BIOTECHNOLOGY is the latest buzzword in the investment community and, as usual, WA companies have leapt onto the bandwagon with gusto.
Entrepreneurial locals seem to have an uncanny ability to spot an opportunity over the horizon, harnessing the power of domestic investors who don’t have the temptation of too many pokie machines to spend their gambling dollars.
Easy money is a great lure for those seeking capital and WA’s ability to produce it certainly helps the State win new businesses.
But there are great risks for all of us in this latest industrial enterprise.
Scientists are not well known for their financial prowess and investors are not well known for their ability to navigate through the jargon of technological discovery.
Both are improving their skills in this department but the white shoe brigade always seem to sniff an opportunity when market information is lacking. Just look at the finance brokers fiasco and that was in the property development business, hardly something new.
Other examples include almost every sort of metal ever mined and, more recently, the Internet and the hype surrounding the world of e-commerce.
Biotechnology has some advantages over the Internet.
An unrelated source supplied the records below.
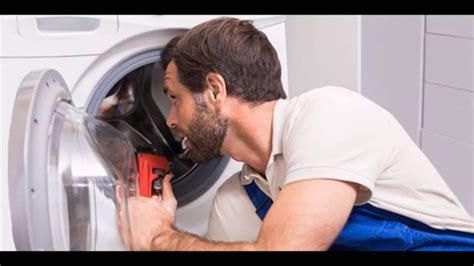 Appliance repair atlanta. Our expert appliance technicians in Atlanta swore to be the beacon of flawless performance, quality, reliability, and efficiency. Read more (123) 456-7890 […] 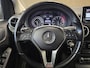 Mercedes-Benz B-klasse 180 Ambition AUT. CAMERA PARKEERSENSOREN VOOR EN ACHTER CRUISE CONTROL NAVI AIRCO BLUETOOTH
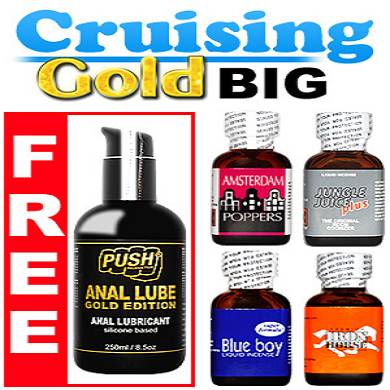 cruising-pack-13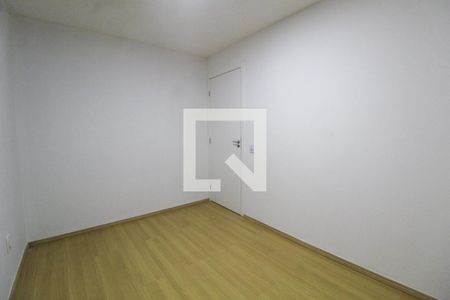 Quarto 2 de apartamento à venda com 2 quartos, 42m² em Mato Grande, Canoas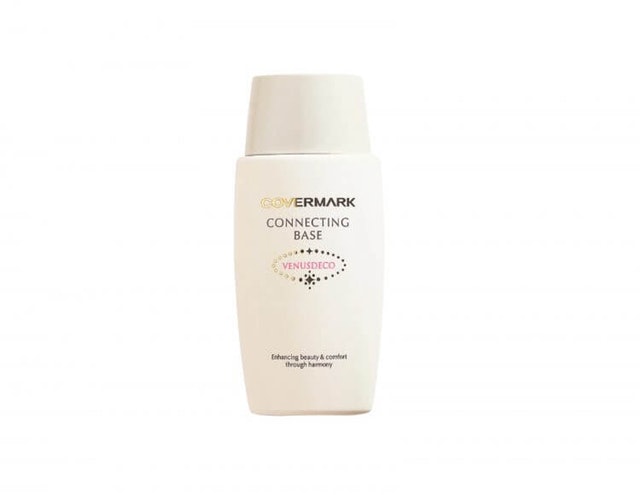 9. Covermark Connecting Base (38 ml) 1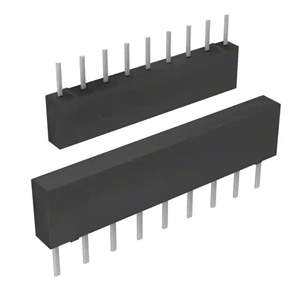 4309R-101-222LF Real Image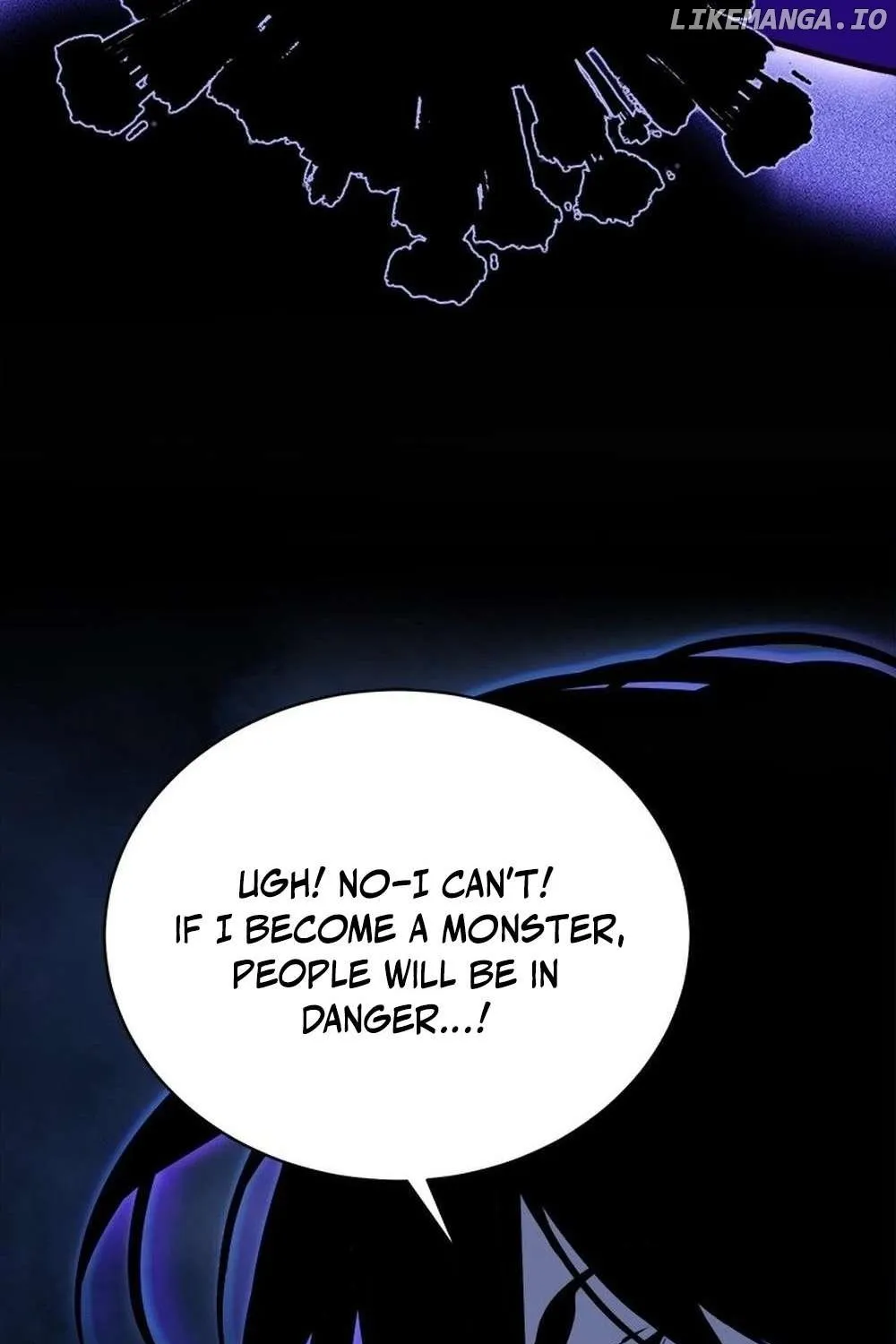 Strongest Level 1 Chapter 63 page 44 - 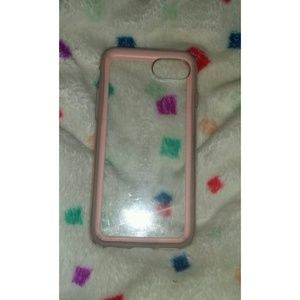 Speck Iphone 6s phone case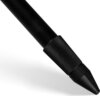 Delphin RPX ProMAX BlackWay 3 botos rodpod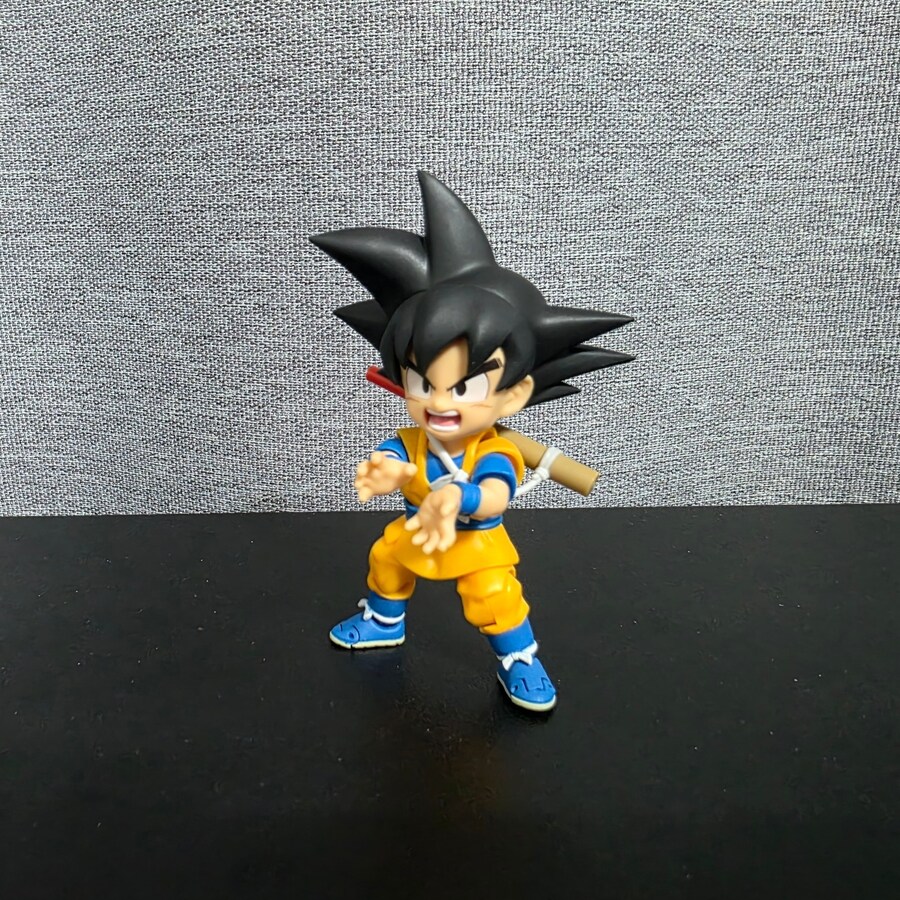 S.H.Figuarts 손오공(미니) -다이마-_13.jpg
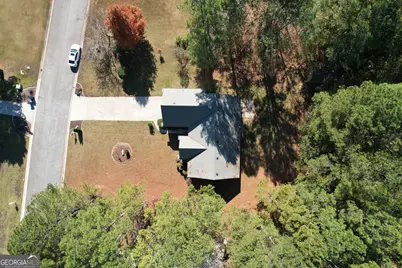 25 Chemin Place, Sharpsburg, GA 30277 - Photo 95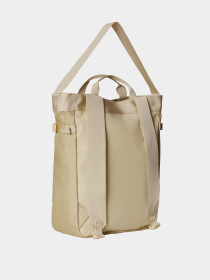 Повсякденний рюкзак The North Face Base Camp 19L модель NF0A3KX2PV61 Фото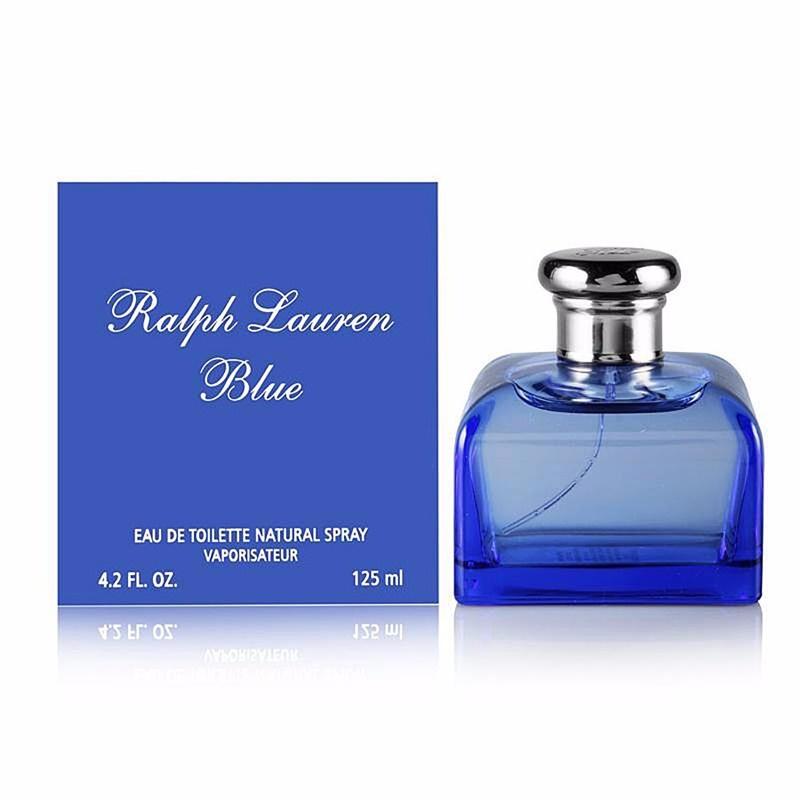 Ralph Blue 40ML EDT Mujer Ralph Lauren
Science has long been based on severe peer scrutiny and the publishing of findings in public.
But many scientists have worked for years without financial reward and, like their Internet cousins, may be blinded by the millions that can be made with a fudge here and fudge there.
Part of the restraint this market needs is a long-term view of investment in these risky R&D projects, and that will be helped by governments which put in place the sort of infrastructure needed.
In addition, regulators need to use the lessons of history to protect investors from future losses.
As they pick over the parched bones of technology stocks laid to waste, it would not hurt if they cast a cautious glance over the biotechnology business – even just to let the scallywags know they are looking.